» **Estratto fornito**:
------------------------------------------------------------
Quanto la timidezza del personaggio di Riccardo ti appartiene davvero?

Io mi identifico moltissimo in Riccardo sotto questo aspetto. Perché sono un ragazzo molto timido. L’ho sempre detto e continuo a esserlo. Anche io, come lui, ho cercato di usare i social nello stesso modo. Ma continuo a pensare che la vecchia maniera sia il modo migliore. Soprattutto per relazionarsi con gli altri.

Uno degli aspetti interessanti in questo corto, è che si parla di un bel ragazzo che, nonostante questo, sembra non trovare strumenti per far colpo su una ragazza. Lo vivi davvero.

Purtroppo è proprio così. Fa parte di me. Della mia timidezza. Ma è in noi che dobbiamo trovare gli strumenti per affrontarla. Non sui social.

La timidezza e la difficoltà di relazionarsi agli altri sono elementi che ritroviamo spesso nei personaggi che hai interpretato. Ti spaventa il contatto con il pubblico?

Molto. Mi spaventa un sacco. La paura di parlare in pubblico è una cosa con cui devo imparare a confrontarmi. Però mi piace poter arrivare a tante persone. Ma ho ancora timore ad esporre troppo di me. Ho paura di non essere d’accordo con tutti e che molti possano non esserlo con me. Ma fa parte anche questo del gioco.

Ricordiamo che, nonostante già una prolifica carriera – partita da Glassboy di Samuele Rossi (che trovate su PrimeVideo), che passa per il cortometraggio 101% e che culminerà con la sua prossima partecipazione al film Il ragazzo dai pantaloni rosa per la regia di Margherita Ferri – Andrea Arru è un giovane attore di 17 anni. Che come tutti i suoi coetanei ha ancora tanto tempo per crescere, sia personalmente che professionalmente.

Questo il messaggio che crediamo debba arrivare ai ragazzi dopo aver visto 101%: non affidatevi troppo all’algoritmo e non smettete mai di credere in voi stessi.
------------------------------------------------------------
» **Compito assegnato 1**: Raccogli e trascrivi ogni riga delle voci in cui compare la parola "this".
------------------------------------------------------------
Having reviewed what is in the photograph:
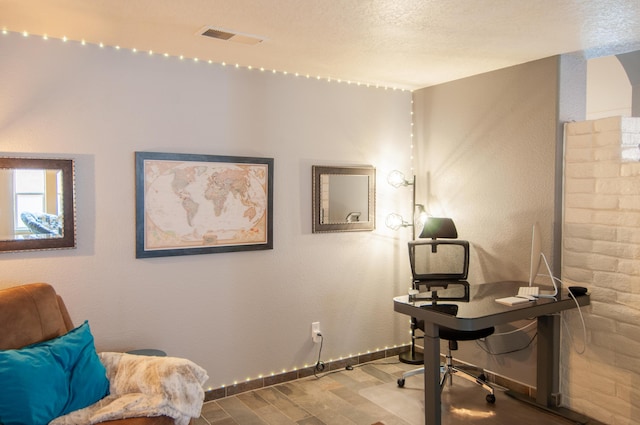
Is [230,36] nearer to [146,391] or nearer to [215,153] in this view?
[215,153]

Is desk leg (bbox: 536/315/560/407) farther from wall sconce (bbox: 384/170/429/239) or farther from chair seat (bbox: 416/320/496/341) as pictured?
wall sconce (bbox: 384/170/429/239)

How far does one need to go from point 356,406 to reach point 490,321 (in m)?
1.24

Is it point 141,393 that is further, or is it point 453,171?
point 453,171

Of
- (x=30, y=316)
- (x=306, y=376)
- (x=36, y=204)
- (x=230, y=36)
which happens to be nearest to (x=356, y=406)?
(x=306, y=376)

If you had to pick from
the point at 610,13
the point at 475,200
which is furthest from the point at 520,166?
the point at 610,13

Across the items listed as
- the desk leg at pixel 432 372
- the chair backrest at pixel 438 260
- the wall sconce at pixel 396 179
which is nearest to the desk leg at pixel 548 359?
the chair backrest at pixel 438 260

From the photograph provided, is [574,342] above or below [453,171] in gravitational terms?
below

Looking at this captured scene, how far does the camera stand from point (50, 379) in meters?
2.18

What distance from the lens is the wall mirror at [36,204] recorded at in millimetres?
------------------------------------------------------------
» **Compito assegnato 2**: Elenca tutti i titoli di film e cortometraggi citati nell'intervista.

» **Risultato finale 1**:
Is [230,36] nearer to [146,391] or nearer to [215,153] in this view?
Looking at this captured scene, how far does the camera stand from point (50, 379) in meters?

» **Risultato finale 2**:
Glassboy
101%
Il ragazzo dai pantaloni rosa